We find three main problems from the beginning:
This was the point where it was clear that we would have to iterate.
One thing we noticed was how much image quality affected the exit of the model. Users loaded all kinds of images ranging from acute and high resolution resolution to Borrrosa. This led us to refer to investigation Highlighting how image resolution affects deep learning models.
We train and try the model using a combination of high and low resolution images. The idea was to make the model more resistant to the wide range of image qualities that it would find in practice. This helped improve consistency, but the central problems of hallucination and handling of junk images persisted.
Encouraged by recent experiments in the combination of image subtitles with LLM only text, such as the technique covered in The lotWhere subtitles are generated from images and then interpreted by a language model, we decided to try.
This is how it works:
While it is intelligent in theory, this approach introduced new problems for our use case:
It was an interesting experiment, but ultimately it is not a solution.
This was the turning point. While agent frames are generally used to orchestrate task flows (think that agents that coordinate the invitations of the calendar or customer service actions), we ask ourselves if to break down the task of interpreting the image in smaller specialized agents could help.
We build a structured agent frame like this:
This modular and task -based approach produced much more precise and explainable results. The hallucinations fell dramatically, the garbage images were marked reliable and the task of each agent was simple enough and focused to control the quality well.
So effective, it was not perfect.

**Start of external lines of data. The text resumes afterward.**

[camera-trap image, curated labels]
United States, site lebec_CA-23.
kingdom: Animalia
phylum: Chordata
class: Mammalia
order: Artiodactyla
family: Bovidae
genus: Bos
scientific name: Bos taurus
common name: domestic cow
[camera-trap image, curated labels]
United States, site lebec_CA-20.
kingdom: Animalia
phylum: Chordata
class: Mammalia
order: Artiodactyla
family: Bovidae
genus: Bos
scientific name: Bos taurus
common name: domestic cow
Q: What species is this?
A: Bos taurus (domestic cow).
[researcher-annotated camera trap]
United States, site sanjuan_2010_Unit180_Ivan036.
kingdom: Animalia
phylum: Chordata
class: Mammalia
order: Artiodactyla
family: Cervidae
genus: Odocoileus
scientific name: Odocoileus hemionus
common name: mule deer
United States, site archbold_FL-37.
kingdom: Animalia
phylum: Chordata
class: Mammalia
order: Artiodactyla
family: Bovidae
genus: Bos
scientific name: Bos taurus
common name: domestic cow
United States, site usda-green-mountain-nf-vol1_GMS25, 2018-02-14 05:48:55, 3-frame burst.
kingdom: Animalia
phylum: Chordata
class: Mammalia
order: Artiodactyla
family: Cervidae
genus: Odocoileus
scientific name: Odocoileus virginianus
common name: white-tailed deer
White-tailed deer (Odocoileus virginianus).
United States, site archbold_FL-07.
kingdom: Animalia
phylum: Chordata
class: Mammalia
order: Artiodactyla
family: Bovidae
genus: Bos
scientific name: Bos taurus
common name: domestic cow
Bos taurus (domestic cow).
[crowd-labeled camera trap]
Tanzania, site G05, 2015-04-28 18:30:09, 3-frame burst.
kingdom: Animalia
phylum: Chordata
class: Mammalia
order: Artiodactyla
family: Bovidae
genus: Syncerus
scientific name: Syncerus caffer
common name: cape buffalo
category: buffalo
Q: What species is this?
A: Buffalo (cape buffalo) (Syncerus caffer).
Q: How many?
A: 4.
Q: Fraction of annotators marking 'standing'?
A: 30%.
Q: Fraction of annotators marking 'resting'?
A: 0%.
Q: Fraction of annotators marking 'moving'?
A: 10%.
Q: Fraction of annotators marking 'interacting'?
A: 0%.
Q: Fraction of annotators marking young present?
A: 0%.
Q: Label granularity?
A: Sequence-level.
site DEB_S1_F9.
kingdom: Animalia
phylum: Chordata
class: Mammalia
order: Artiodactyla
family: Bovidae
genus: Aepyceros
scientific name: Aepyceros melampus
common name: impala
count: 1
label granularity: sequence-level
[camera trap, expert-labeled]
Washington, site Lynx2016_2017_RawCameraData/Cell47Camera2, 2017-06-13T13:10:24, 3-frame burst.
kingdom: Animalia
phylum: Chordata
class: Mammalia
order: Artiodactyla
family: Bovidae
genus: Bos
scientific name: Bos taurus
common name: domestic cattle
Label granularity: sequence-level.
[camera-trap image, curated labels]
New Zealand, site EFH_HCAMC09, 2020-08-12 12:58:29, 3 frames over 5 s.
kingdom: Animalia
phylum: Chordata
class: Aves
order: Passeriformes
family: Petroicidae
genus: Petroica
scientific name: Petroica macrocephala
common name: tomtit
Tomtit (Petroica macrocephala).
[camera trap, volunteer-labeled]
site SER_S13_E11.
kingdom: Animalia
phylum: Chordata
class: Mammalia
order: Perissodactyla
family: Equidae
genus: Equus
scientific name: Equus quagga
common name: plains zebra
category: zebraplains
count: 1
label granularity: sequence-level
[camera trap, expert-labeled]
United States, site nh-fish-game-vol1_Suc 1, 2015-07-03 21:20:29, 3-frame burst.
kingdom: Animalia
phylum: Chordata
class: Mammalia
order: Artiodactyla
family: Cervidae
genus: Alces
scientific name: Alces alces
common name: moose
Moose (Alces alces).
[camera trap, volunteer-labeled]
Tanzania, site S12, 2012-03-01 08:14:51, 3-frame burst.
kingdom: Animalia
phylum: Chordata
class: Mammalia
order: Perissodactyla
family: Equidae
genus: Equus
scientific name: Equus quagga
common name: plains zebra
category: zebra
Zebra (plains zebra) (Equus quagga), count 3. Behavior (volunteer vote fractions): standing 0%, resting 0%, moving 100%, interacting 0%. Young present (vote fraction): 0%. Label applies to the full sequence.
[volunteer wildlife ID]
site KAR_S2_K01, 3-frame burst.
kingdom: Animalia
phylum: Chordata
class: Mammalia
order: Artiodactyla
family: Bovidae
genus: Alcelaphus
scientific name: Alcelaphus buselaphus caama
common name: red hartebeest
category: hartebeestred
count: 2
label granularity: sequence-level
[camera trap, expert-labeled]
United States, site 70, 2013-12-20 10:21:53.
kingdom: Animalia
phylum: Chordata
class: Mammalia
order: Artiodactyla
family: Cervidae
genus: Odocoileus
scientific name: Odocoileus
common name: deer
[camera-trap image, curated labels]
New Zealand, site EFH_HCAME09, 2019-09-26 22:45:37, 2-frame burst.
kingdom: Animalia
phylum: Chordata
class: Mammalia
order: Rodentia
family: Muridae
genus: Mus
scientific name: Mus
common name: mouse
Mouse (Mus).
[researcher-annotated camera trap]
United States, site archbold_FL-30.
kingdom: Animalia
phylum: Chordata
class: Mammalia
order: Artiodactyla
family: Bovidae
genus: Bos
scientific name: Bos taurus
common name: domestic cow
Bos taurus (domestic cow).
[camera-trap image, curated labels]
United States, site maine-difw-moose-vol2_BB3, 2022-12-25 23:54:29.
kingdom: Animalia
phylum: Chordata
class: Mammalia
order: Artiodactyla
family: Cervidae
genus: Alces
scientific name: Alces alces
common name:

Two main limitations appeared:
We needed a way to balance precision with coverage.
To close the holes, we create a hybrid system:
This combination gave us the precision and explanation of the agent configuration, the wide coverage of the monolithic impulse and the impulse of confidence of the fine objective adjustment.
Some things were clear when we finished this project:
What began as a simple idea, using a LLM indicator to detect physical damage in the images of the laptop, quickly became a much deeper experiment to combine different AI techniques to address unpredictable problems of the real world. Along the way, we realized that some of the most useful tools were originally designed for this type of work.
Agent frameworks, often seen as working flow utilities, proved to be surprisingly effective when reused for tasks such as structured damage detection and image filtering. With a little creativity, they helped us build a system that was not only more precise, but easier to understand and manage in practice.
Shruti Tiwari is AI products manager in Dell Technologies.
Vadiraj Kulkarni is Dell Technologies data scientist.